HIV-positive infants and children face a confluence of three powerful nutritional challenges, namely high nutritional needs to sustain their growth rate, rapid progression to AIDS associated with significant wasting; and an immature, compromised immune system, with increased risk for opportunistic infections and diminished nutritional intake.
It is therefore essential in any treatment of HIV that a comprehensive nutritional programme is adopted. Such a programme should include, where necessary, supplementary meals and micronutrients. Such regimes, if implemented properly, will promote and enhance the immune systems of HIV-positive patients.
Optimal nutritional status and maintenance of adequate vitamin and mineral levels delays the progression to AIDS.

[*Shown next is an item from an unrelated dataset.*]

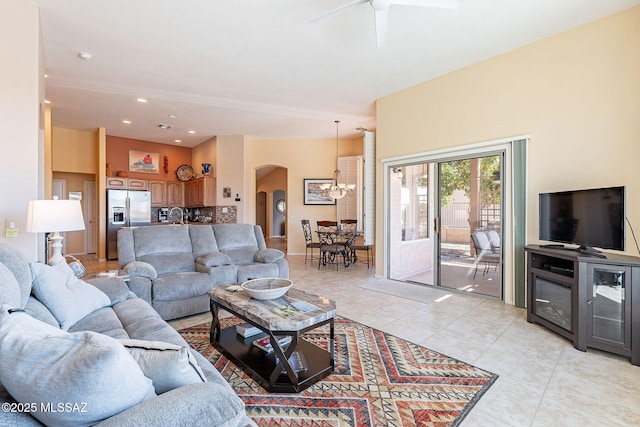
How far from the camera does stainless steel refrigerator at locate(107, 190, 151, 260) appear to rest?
7191mm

HIV-positive infants and children face a confluence of three powerful nutritional challenges, namely high nutritional needs to sustain their growth rate, rapid progression to AIDS associated with significant wasting; and an immature, compromised immune system, with increased risk for opportunistic infections and diminished nutritional intake. Consequently, all HIV-positive children under the age of 14 years should receive nutritional packages consisting of vitamin syrup and a supplement meal.
Providing HIV-infected pregnant women with a multi-vitamin supplement that contains vitamins B, C and E along with iron and folate reduces the potential for vertical transmission of HIV.